Passage shown:
Bank of Canada’s major interest rate hike is a signal the economy is in really big trouble


The Bank of Canada has pulled a new anti-inflation tool out of its pocket: a poker face.

Until Wednesday morning, the market chatter and the reading of the tea leaves was all about whether the central bank would raise its key rate by half a percentage point or dare to follow the U.S. Federal Reserve and go up three-quarters.

Surprise!

By taking pretty much everyone by storm and raising its key interest rates by a full percentage point, the central bank is leaving nothing to chance. They are pounding us with their message, loud and clear: they will not stop raising rates, dramatically, until inflation is conquered.

They call it “front-end loading” so they don’t have to pound us with even more later on.

“The Bank is guarding against the risk that high inflation becomes entrenched because if it does, restoring price stability will require even higher interest rates, leading to a weaker economy,” the bank’s quarterly report states.

For now, they’re essentially popping what remains of any Canadian housing bubble, hampering consumers’ ability to spend, betting on energy prices declining and assuming the global economy is grinding to a near-halt.

All of those factors will lead, eventually, to inflation coming back down to earth. Not right away, though. It probably won’t even peak until later this year — much later than what the bank used to think, even just three months ago.

Task goal:
Translate into French this sentence from the article on the Bank of Canada's rate hike above: "All of those factors will lead, eventually, to inflation coming back down to earth."

Information supplied:
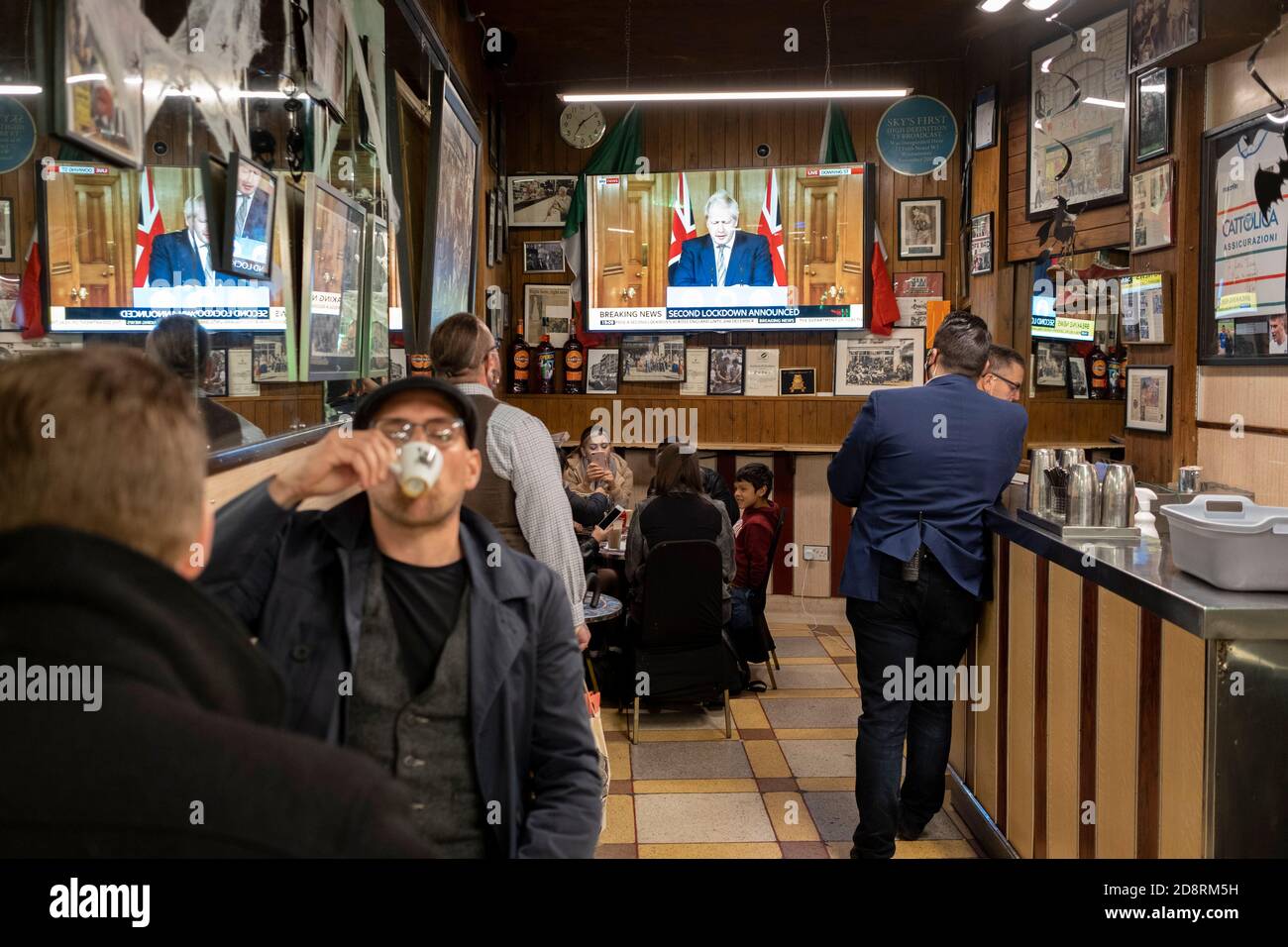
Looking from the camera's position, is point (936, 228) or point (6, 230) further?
point (936, 228)

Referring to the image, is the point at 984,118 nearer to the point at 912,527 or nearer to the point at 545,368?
the point at 545,368

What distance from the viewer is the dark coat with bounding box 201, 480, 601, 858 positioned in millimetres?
843

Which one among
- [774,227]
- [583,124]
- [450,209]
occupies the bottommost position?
[450,209]

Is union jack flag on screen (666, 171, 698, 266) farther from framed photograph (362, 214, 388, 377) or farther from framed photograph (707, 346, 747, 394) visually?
framed photograph (362, 214, 388, 377)

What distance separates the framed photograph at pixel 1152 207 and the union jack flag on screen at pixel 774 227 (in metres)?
2.57

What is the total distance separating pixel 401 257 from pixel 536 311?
3348 mm

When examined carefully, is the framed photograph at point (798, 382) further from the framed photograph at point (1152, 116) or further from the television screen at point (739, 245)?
the framed photograph at point (1152, 116)

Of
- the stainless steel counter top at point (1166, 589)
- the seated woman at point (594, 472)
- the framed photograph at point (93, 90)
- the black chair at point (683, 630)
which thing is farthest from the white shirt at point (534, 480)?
the seated woman at point (594, 472)

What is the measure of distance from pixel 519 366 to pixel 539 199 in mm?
1077

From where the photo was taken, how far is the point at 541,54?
554 centimetres

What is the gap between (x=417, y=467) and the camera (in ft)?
2.81

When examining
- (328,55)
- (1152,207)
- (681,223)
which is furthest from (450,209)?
(681,223)

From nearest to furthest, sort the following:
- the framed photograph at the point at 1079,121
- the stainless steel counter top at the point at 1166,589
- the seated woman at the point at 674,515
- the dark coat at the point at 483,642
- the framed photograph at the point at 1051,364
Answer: the dark coat at the point at 483,642
the stainless steel counter top at the point at 1166,589
the seated woman at the point at 674,515
the framed photograph at the point at 1079,121
the framed photograph at the point at 1051,364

Expected answer:
Tous ces facteurs finiront, à terme, par ramener l'inflation sur terre.